§ Given request:
Answer these questions from the blog text below:
(a) At which store was the black shroud bought?
(b) What dinner did Doris cook?
(c) How long has the writer been back flying?

§ Source text:
Well, the newest thing is trying to figure out what to wear at my upcoming 40th High School reunion. Moo-moos & caftans are out. haha. Bought a black shroud today at Sears of all places. There's not a lot I can do to hide my damn gutt sticking out . It's embarrassing. Drat. Went to a Weight Watchers meeting again tonight. I really like the meetings. I feel like crying every time Im there. Bawling, really. Tomorrow I have to go out on a 3 day trip. UGH for sure. Hate being away from Doris that long. Not to mention hate being on a plane that long. yuc. Roxie got a cute haircut yesterday & is so proud. Doris has been walking her, much to my surprise. She's trying to loose weight also. She is doing a lot better than I am. She cooked a great Salmon/grilled veggie/baked potato dinner tonight! hmmmmmmmm. SO DAMN GOOD!!! Im getting sleepy. Time for Greg Furgeson. He cracks me up. Wow, my stream of conscious tonight is boring. oh well. At least Im not morose for now. Actually I feel pretty happy. I should not complain so much. Im hungry, damn it.
Wednesday, September 28, 2005
Okay, Im tired. Been back flying over a month now. Not picking up extra trips for overtime, so Im NOT making any money. My accounts are dwindeling down to practically empty (like my damn gass tanks) & I just dont have the steam to do real estate. blaa...seriously not into to that right now. Im too pooped.

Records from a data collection
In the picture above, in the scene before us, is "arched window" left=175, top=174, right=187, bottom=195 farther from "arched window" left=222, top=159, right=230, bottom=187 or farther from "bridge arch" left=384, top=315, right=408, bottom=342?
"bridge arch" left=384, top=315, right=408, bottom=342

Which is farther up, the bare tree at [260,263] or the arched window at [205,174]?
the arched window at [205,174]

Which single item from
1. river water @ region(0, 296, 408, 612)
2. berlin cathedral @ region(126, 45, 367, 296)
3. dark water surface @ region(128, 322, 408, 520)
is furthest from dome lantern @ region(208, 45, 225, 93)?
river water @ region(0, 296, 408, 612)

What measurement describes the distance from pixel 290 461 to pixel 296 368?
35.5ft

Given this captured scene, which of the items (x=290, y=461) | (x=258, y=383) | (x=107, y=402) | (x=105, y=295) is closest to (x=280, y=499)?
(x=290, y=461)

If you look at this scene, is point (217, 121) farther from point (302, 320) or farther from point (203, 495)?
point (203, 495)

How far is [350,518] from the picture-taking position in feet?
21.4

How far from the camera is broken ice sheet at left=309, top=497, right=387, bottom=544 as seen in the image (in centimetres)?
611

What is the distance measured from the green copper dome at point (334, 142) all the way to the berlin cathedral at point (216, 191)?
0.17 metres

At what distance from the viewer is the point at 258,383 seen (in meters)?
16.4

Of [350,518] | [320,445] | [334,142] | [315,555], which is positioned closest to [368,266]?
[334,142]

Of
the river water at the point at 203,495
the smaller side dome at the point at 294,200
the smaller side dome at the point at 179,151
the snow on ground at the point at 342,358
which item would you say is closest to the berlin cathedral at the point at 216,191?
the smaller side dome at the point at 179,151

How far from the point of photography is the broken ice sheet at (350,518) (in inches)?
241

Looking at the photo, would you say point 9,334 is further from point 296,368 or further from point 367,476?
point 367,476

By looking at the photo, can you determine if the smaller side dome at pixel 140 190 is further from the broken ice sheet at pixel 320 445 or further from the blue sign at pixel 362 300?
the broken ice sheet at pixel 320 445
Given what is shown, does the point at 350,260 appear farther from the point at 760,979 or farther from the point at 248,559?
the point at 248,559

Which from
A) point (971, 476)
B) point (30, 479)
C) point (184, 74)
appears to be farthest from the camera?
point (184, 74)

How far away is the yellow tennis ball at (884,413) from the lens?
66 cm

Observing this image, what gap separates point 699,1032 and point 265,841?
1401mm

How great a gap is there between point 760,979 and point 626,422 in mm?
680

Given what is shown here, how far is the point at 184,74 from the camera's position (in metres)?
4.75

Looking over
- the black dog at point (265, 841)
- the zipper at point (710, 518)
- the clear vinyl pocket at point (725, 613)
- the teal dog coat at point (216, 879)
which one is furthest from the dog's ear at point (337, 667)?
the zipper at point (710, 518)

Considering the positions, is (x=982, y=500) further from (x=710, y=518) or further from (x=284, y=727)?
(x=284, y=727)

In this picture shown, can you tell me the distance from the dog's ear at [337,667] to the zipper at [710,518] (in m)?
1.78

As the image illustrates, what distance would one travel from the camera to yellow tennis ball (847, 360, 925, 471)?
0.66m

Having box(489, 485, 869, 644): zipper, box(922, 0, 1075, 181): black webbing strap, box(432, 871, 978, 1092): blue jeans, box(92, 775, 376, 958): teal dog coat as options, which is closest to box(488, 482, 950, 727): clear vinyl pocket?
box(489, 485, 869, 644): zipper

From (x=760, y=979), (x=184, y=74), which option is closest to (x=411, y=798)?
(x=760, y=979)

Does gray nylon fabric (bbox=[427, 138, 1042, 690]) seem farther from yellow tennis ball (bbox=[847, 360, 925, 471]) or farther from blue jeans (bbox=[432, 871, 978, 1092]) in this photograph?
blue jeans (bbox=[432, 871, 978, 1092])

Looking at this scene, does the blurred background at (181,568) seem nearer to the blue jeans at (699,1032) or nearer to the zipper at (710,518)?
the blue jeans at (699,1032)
==
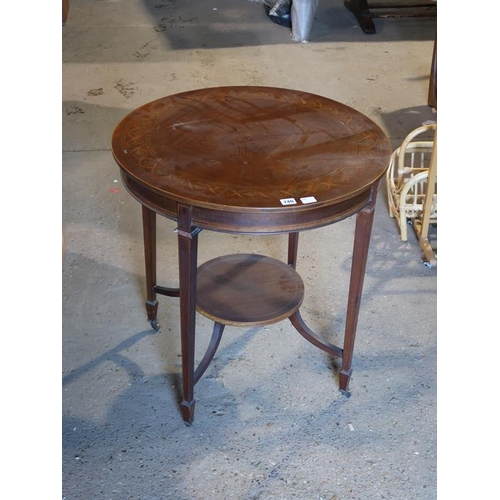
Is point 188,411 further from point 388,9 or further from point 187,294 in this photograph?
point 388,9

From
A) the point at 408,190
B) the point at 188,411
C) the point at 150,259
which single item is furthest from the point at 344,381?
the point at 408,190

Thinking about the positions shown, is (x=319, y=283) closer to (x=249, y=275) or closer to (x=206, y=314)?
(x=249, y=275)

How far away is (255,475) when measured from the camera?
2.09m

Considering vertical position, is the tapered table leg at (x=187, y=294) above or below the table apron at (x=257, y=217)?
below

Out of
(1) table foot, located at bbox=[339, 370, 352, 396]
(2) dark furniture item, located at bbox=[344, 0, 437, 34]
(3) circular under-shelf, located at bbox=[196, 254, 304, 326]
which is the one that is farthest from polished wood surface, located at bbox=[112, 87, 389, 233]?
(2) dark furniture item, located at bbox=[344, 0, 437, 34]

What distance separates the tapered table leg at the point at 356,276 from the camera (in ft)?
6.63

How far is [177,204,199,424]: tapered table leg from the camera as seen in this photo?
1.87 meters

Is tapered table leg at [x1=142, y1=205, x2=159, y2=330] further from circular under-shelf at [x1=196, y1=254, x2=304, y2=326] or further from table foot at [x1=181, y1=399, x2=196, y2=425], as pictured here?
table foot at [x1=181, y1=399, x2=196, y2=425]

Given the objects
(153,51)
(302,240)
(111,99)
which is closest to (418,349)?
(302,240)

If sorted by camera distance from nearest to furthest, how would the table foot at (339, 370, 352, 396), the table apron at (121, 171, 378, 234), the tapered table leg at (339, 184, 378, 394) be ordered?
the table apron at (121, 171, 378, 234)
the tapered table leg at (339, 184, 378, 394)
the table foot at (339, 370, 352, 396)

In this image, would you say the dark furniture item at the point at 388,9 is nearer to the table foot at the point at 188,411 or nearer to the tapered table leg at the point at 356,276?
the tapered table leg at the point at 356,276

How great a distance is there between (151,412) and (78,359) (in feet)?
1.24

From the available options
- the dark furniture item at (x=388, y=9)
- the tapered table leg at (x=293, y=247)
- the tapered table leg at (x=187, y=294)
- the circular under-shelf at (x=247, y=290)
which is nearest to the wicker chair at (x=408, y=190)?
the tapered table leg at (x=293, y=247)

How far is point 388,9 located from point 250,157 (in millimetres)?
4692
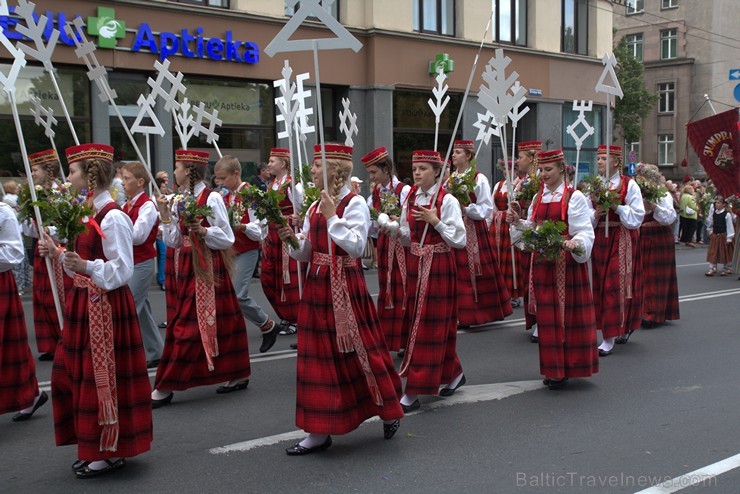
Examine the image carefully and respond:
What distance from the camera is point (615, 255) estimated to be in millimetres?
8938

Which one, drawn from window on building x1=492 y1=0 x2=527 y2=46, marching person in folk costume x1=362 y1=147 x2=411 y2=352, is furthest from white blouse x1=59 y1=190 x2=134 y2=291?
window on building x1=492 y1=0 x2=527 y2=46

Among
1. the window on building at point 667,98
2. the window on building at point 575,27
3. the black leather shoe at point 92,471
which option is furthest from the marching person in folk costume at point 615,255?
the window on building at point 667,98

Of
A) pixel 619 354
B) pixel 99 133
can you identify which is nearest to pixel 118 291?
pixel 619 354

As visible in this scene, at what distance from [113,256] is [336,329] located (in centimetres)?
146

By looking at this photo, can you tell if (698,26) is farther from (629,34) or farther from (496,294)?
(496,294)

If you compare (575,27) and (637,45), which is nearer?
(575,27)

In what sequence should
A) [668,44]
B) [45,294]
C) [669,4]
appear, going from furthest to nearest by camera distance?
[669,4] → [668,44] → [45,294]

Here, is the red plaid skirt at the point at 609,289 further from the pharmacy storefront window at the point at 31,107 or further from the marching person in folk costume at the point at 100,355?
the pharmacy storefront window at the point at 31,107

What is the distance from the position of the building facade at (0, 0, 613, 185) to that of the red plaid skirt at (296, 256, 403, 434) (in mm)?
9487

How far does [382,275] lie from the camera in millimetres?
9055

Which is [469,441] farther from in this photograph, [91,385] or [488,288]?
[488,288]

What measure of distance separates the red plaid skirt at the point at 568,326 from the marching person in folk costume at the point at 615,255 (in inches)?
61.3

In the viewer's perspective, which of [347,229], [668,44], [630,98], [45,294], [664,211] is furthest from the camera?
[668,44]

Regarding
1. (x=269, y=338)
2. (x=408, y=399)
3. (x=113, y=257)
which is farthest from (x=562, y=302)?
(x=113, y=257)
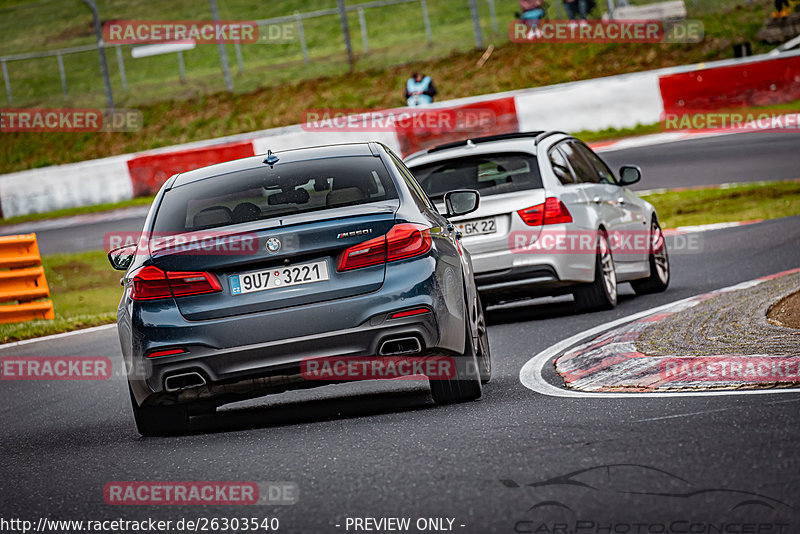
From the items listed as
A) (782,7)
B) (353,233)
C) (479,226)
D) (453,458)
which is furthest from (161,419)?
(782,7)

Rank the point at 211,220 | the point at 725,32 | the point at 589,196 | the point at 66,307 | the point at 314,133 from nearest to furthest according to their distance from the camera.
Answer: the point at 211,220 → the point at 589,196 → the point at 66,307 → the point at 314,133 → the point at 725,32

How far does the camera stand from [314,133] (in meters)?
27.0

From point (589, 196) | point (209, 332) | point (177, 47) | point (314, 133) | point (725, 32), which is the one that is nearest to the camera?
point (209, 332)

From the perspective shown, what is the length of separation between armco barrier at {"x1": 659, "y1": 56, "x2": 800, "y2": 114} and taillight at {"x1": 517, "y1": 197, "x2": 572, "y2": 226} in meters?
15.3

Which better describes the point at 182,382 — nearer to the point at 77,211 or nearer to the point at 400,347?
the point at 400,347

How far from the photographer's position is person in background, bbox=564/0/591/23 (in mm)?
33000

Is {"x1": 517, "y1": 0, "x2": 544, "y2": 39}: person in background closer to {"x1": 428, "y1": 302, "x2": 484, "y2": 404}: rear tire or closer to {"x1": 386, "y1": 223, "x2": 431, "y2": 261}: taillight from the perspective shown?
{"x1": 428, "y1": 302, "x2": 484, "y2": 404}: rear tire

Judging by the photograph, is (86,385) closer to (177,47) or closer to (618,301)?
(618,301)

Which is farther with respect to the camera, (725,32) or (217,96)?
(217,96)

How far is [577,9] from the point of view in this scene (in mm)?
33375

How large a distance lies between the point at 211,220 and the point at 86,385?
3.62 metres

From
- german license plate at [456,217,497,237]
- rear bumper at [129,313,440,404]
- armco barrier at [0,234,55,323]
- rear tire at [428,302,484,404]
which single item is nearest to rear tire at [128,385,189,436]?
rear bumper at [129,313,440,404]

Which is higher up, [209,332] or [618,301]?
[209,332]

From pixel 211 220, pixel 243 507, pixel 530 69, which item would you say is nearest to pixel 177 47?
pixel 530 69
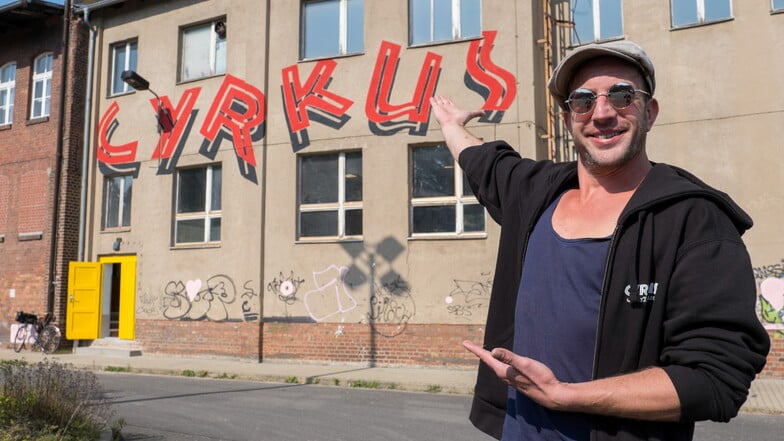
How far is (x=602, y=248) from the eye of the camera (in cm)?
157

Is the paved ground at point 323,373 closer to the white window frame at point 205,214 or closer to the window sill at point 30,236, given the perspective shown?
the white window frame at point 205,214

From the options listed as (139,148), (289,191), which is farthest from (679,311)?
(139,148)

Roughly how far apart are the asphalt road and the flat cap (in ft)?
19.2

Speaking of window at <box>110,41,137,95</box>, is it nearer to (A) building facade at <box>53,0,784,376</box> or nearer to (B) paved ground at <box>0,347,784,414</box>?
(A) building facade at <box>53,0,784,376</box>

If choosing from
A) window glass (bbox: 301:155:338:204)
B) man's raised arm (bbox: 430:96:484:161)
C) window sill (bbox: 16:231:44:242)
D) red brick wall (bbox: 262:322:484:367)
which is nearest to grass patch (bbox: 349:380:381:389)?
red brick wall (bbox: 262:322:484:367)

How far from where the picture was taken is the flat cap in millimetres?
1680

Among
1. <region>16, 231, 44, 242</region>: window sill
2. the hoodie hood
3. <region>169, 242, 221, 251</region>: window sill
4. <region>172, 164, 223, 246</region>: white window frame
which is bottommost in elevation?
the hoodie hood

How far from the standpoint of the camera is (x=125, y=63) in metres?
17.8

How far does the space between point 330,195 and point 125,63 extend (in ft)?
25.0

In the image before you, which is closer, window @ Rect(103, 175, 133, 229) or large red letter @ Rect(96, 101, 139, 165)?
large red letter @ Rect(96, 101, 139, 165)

§ Task response:
(a) Sears
(b) Salmon, grilled veggies, and a baked potato
(c) Over a month